その点、この計画は最初から最後まで慣性航行で行われるの為、一切の噴射炎を発する予定は無く、被発見の可能性はかなり低くなる。
テューラ司令は、紆余曲折を経て〈じんりゅう〉が惑星間レールガンの弾体となり、偶然にも慣性によるこの速度で、短時間での土星圏フライバイ偵察が可能になったからこそ、サートゥルヌス計画を進めたのだ。
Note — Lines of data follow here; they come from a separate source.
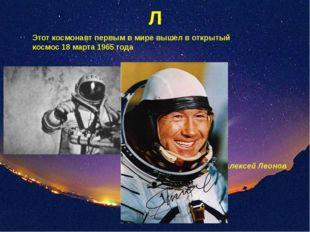 Л Этот космонавт первым в мире вышел в открытый космос 18 марта 1965 года Але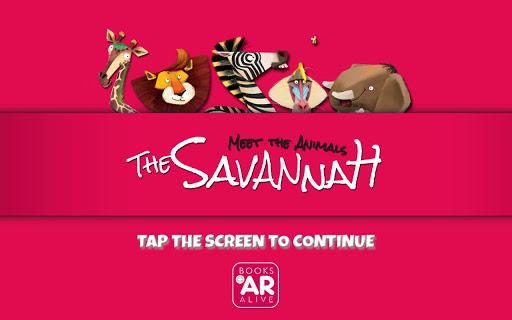 Meet the Animals. The Savannah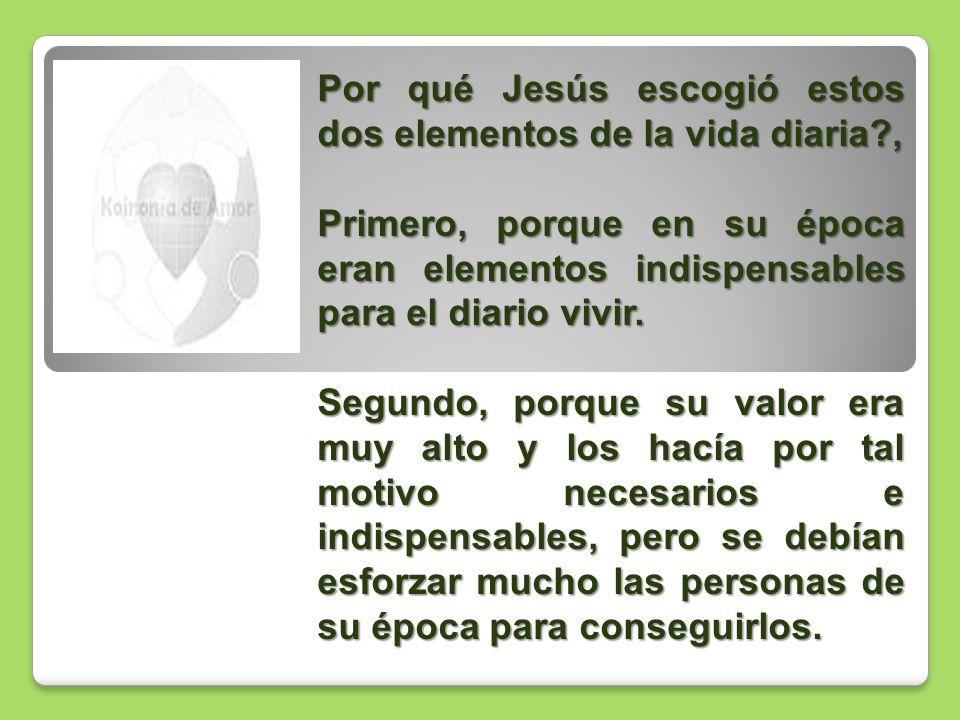 Por qué Jesús escogió estos dos elementos de la vida diaria?, Primero, porque en su época eran elementos indispensables para el diario vivir. Segundo,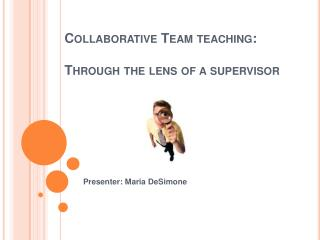 Collaborative Team teaching: Through the lens of a supervisor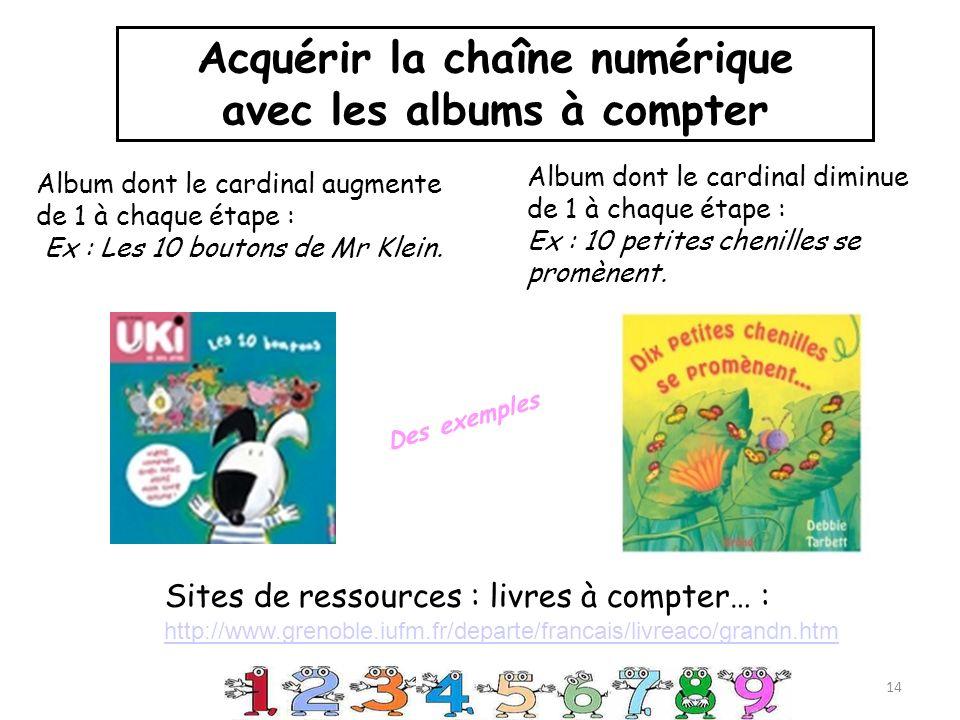 Sites de ressources : livres à compter… : http://www.grenoble.iufm.fr/departe/francais/livreaco/grandn.htm Album dont le cardinal augmente de 1 à chaque étape : Ex : Les 10 boutons de Mr Klein.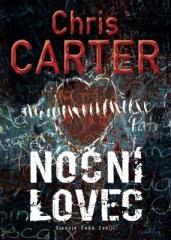Chris Carter: Noční lovec. Klikněte pro více informací.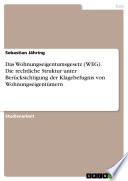 Das Wohnungseigentumsgesetz Weg Die Rechtliche Struktur Unter Ber Cksichtigung Der Klagebefugnis Von Wohnungseigent Mern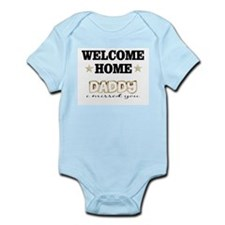 Welcome Home Daddy I missed y Infant Bodysuit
だが、いくら噴射光を出さなければ被発見率が低いとはいえ、決して発見される可能性がゼロになったわけでは無い。
ましてや〈じんりゅう〉はグォイド本拠地の目と鼻の先を通過するのだ。
そして〈じんりゅう〉は決して自ら光を出さないとはいえ、決して見えなくなったわけでは無い。
ケイジが振り返って見ると、弱々しくなった太陽光に照らされ、10キロ彼方にいる〈じんりゅう〉が星野に浮かぶ小さく微かな影となって、確かにそこに存在しているのが見えた。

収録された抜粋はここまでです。